With statics, you could write it like this:
def merge_shortest(things): static len=len ...
Simple. Easy. Reliable. (And this usage would work with pretty much any of the defined semantics.) There's no more confusion.
So basically for me anything that involves the programmer saying "Please make this part faster" is a hack. :-) We all want everything to be as fast as possible all the time, and in sofar as we're concerned about speed we should focus on making the entire interpreter smarter so everything is faster, rather than adding new ways for the programmer do extra work to make just a few things faster.
It's never a bad thing to make the interpreter smarter and faster, if it can be done without semantic changes. (Mark Shannon has some current plans that, I believe, fit that description.) This is different, though - the behaviour WILL change, so it MUST be under programmer control.

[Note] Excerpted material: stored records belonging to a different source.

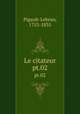 Le citateur. pt.02, Pigault-Lebrun, 1753-1835 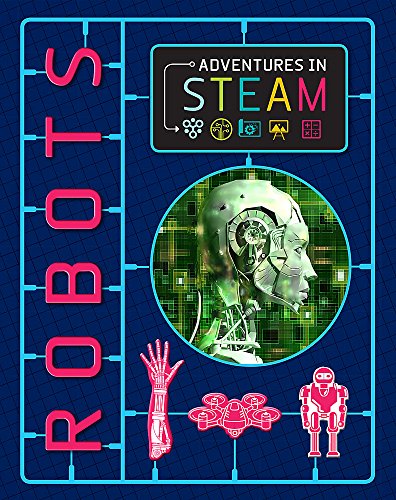 Robots (Adventures in STEAM)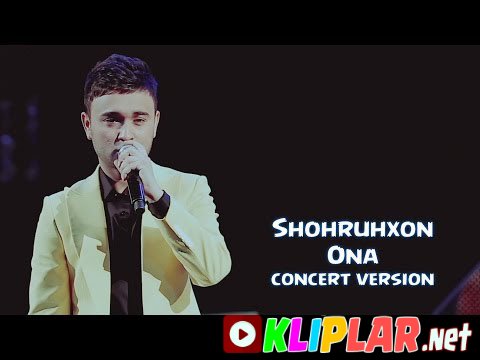 Shohruhxon - Ona - (concert version) (Video klip)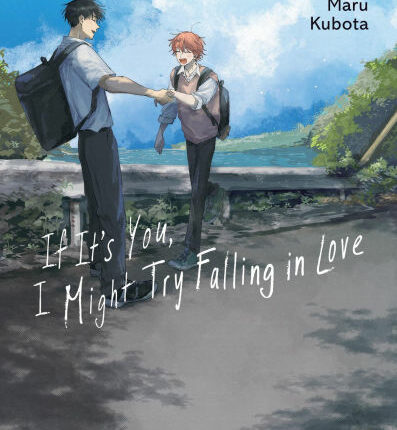 If It’s You, I Might Try Falling in Love Volume 2 Review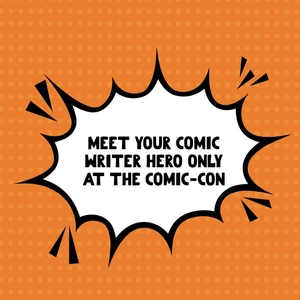 Comic-Con Quote Vector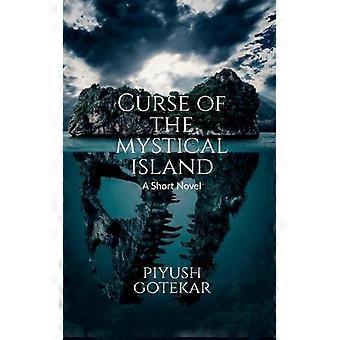 Curse Of The Mystical Island - Piyush Gotekar - Paperback - en Book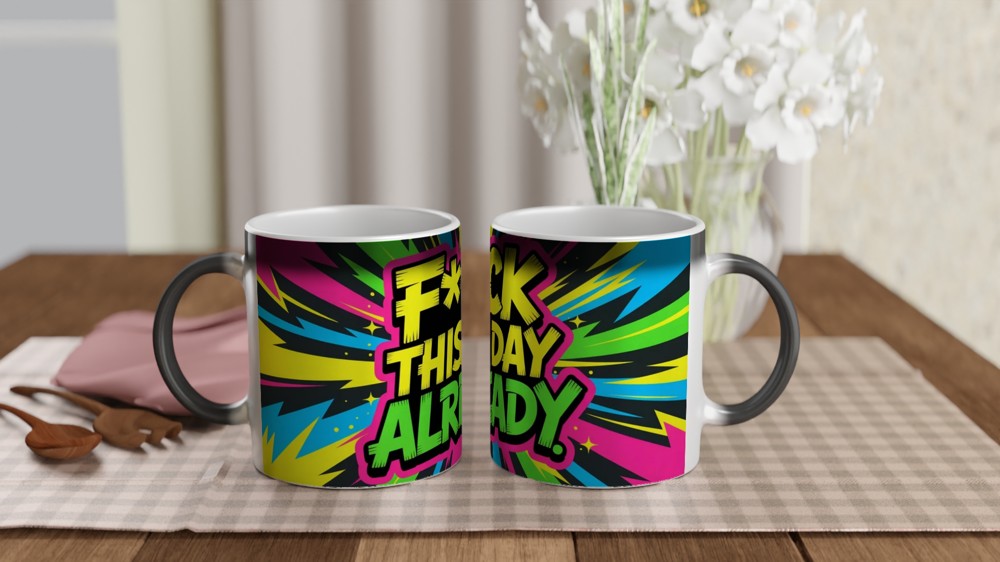 Funny Sweary Mug | F*ck This Day Already Quote | Rude Novelty Gift | Office Colleague Present — view 3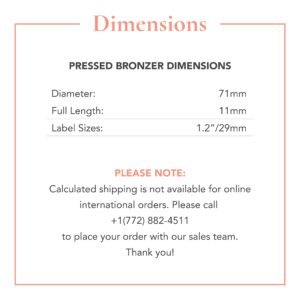 Radical Cosmetics Bronzer – showcasing the compact and sleek dimensions of our high-quality bronzer. Weighing just 0.02 lbs, with a diameter of 2.8 inches and a height of 0.5 inches, this bronzer is perfectly sized for portability while offering generous product usage. The 1.24-inch label ensures clear, eye-catching branding while maintaining a sophisticated, minimalist design. Available in a warm, sun-kissed shade with a smooth, buildable formula, this bronzer gives a natural, radiant glow to any skin tone. Formulated with non-toxic, cruelty-free, and paraben-free ingredients, this bronzer offers a clean beauty option without compromising on performance. Proudly made in the USA, this bronzer is ideal for achieving a flawless, sunlit finish, making it a must-have in your makeup routine.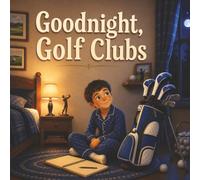 Goodnight, Golf Clubs: A Bedtime Story for Young Golfers (The Golf Course Stories)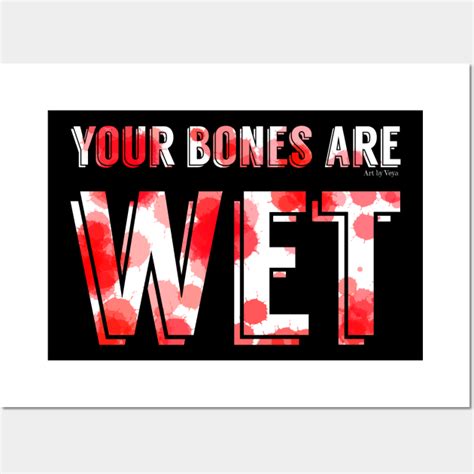 Your Bones Are Wet Bones Posters And Art Prints Teepublic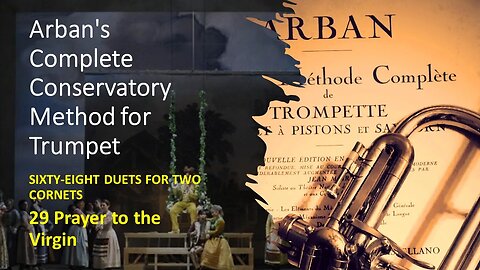 Arban's Complete Conservatory Method for Trumpet - 68 DUETS - 29 Prayer to the Virgin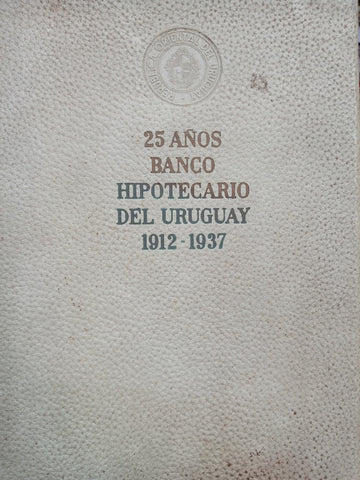 25 AÑOS BANCO HIPOTECARIO DEL URUGUAY 1912 - 1937..
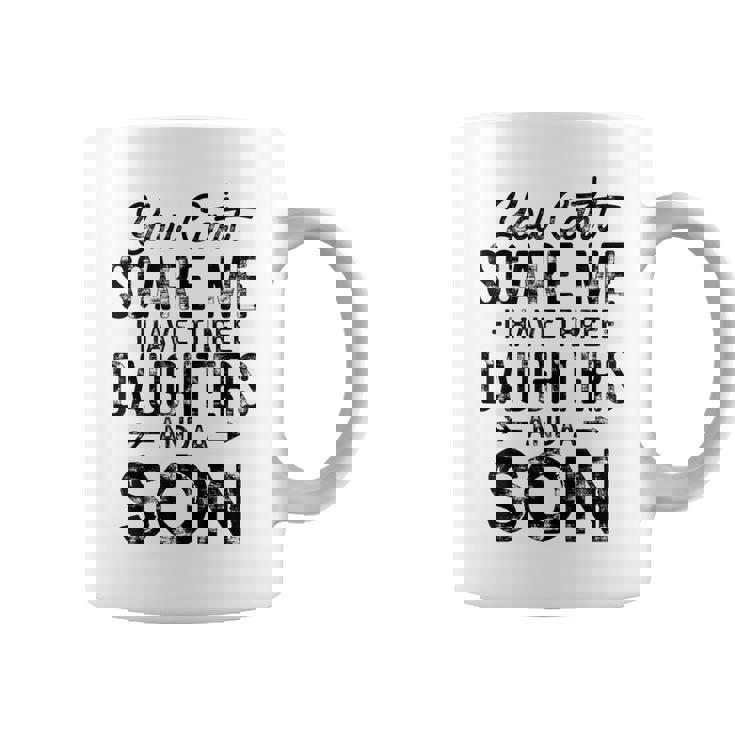 You Cant Scare Me I Have Three Daughters A Son Funny Dad Coffee Mug
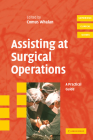 Assisting at Surgical Operations: A Practical Guide (Cambridge Clinical Guides) By Comus Whalan Cover Image
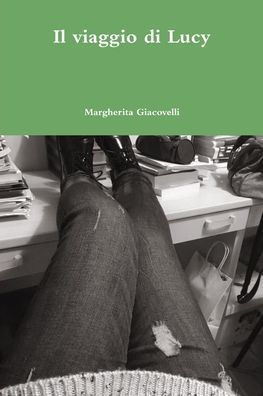 Il Viaggio Di Lucy (Italian Edition)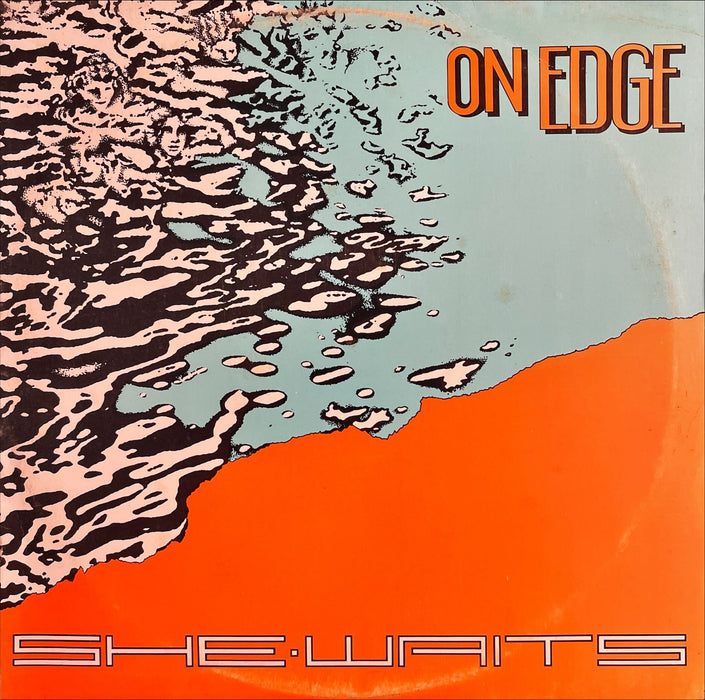 On Edge - She Waits (12" SIngle)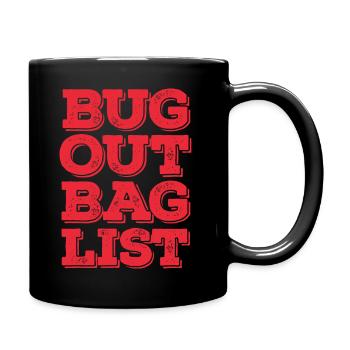 Bug out Bag list Prepper Survivalist - Full Colour Mug - black - Right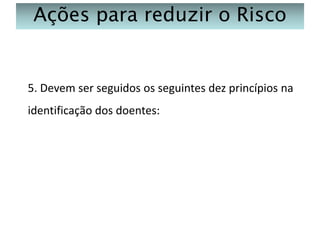 Ações para reduzir o Risco

5. Devem ser seguidos os seguintes dez princípios na
identificação dos doentes:

 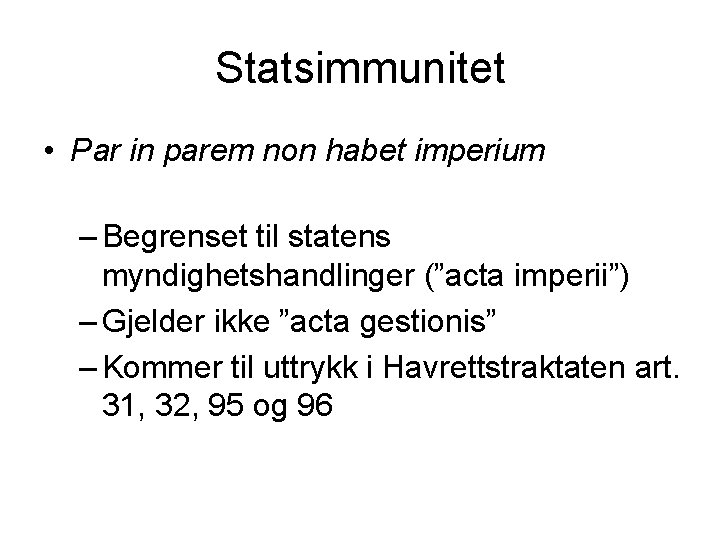 Statsimmunitet • Par in parem non habet imperium – Begrenset til statens myndighetshandlinger (”acta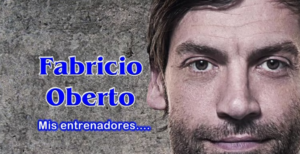 Mis entrenadores – Fabricio Oberto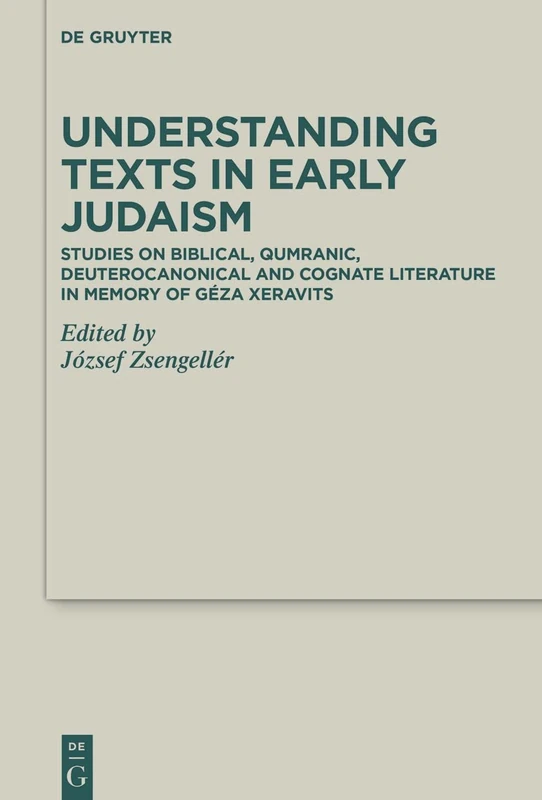 Understanding Texts in Early Judaism: Studies on Biblical, Qumranic, Deuterocanonical and Cognate Literature in Memory of Géza Xeravits: 48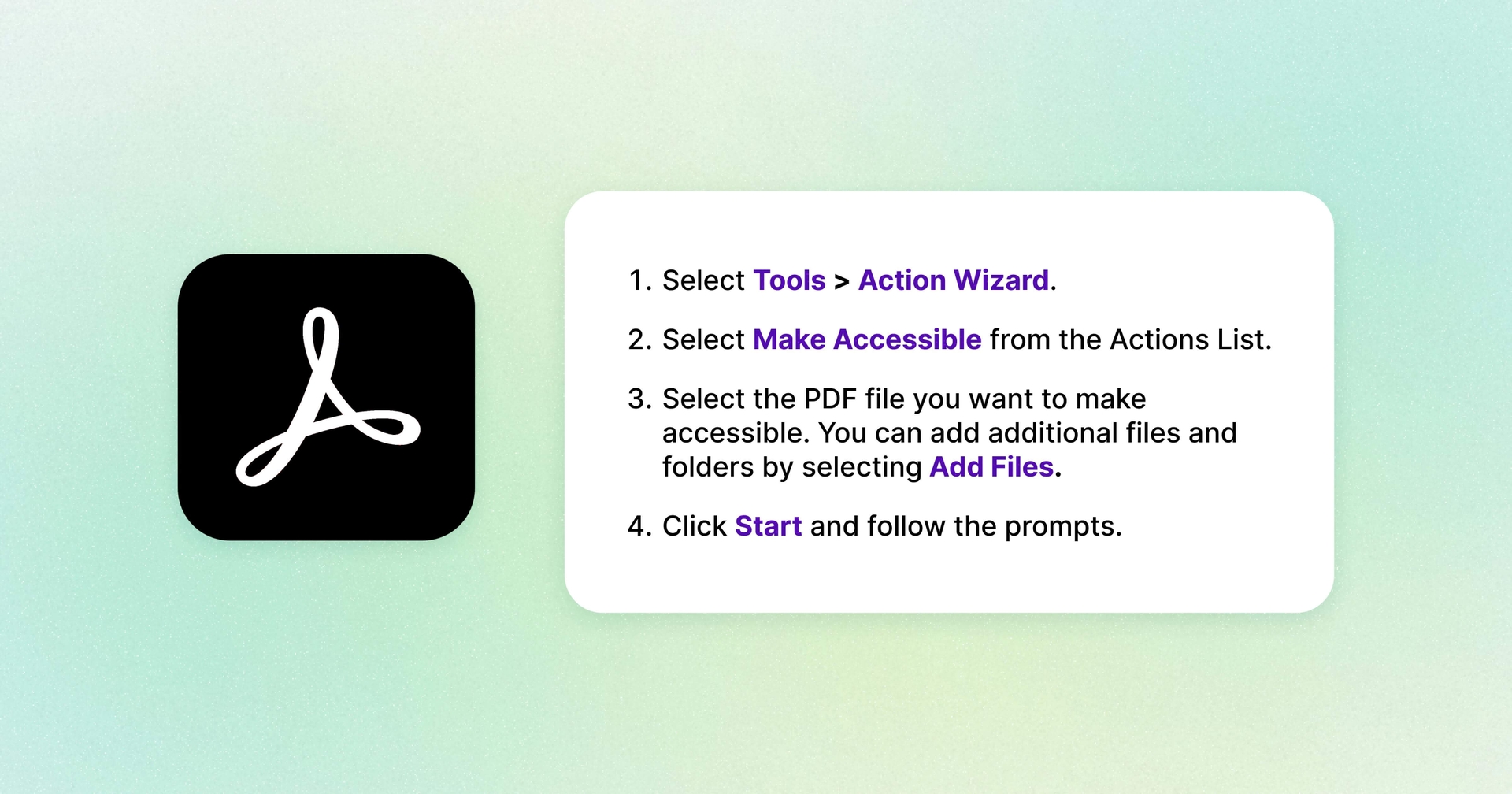 The adobe symbol is shown next to a series of instructions reading, "1. Select tools then action wizard. 2. Select make accessible from the actions list. 3. Select the PDF file you want to make accessible. You can add additional files and folders by selecting Add Files. 4. Click start and follow the prompts."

Even something like a way of specifying constants (which has been
proposed in another thread) would be better to my eye. That would let certain variables be marked as "safe" so that they could always be looked up fast because we'd be sure they're never going to change.
Question: When does this constant get looked up?
def merge_shortest(things): constant len=len ...
Is it looked up as the function begins execution, or when the function is defined? How much are you going to assume that it won't change?
As to the original proposal, I'm not in favor of it. It's fairly
uncommon for me to want to do this, and in the cases where I do, Python classes are simple enough that I can just make a class with a method (or a __call__ if I want to be really cool) that stores the data in a way that's more transparent and more clearly connected to the normal ways of storing state in Python. It just isn't worth adding yet another complexity to the language for this minor use case.
Yes, static state can always be implemented with a class or closure instead. You may notice that the optimization technique still exists, and for very good reason :) Plus, it's often just unnecessary overhead to lay out your code that way. It should be trivially easy to convert something from a global to a function-scoped static, but reworking it to a closure/class is an actual refactor with notable changes.
Python could have been defined with no classes. Instead, we could have all just used factory functions, with a bunch of local variables in the constructor for private state, and a bunch of things packaged up into a dict as the public API. Why do we have classes? Because they are better at expressing the things we need to express.
ChrisA